Mozilla has been using Buildbot as its continuous integration system for Firefox and Fennec for many years now. It enabled us to switch from a machine-per-build model to a pool-of-slaves model, and greatly aided us in getting to our current scale. But it's not perfect - and we've known for a few years that we'll need to do an overhaul. Lucky for us, the FirefoxOS Automation team has built up a fantastic piece of infrastructure known as Taskcluster that we're eager to start moving to.
It's not going to be a small task though - it will take a lot more work than taking our existing build scripts and running them in Taskcluster. One reason for this is that many of our jobs trigger other jobs, and Buildbot manages those relationships.
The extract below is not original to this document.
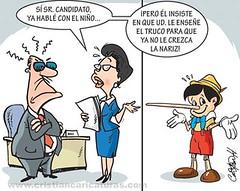 Truco político (Caricaturascristian) Tags: nariz políticos truco pinocho campaña prm mentiras prd pld promesas político engaños prsc
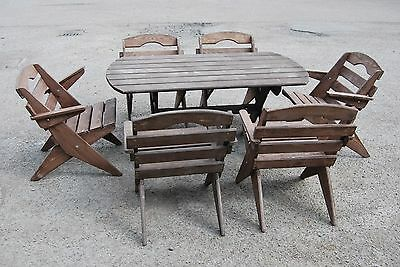 New Garden Furniture, Solid Wood, Folding Table And 6 Folding Chairs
This means that if we have a build job that triggers a test job, we can't move one without moving the other. We don't want to be forced into moving entire job chains at once, so we need something to help us transition more slowly. Our solution to this is to make it possible to schedule jobs in Taskcluster while still implementing them in Buildbot. Once the scheduling is in Taskcluster it's possible to move individual jobs to Taskcluster one at a time. The software that makes this possible is the Buildbot Bridge.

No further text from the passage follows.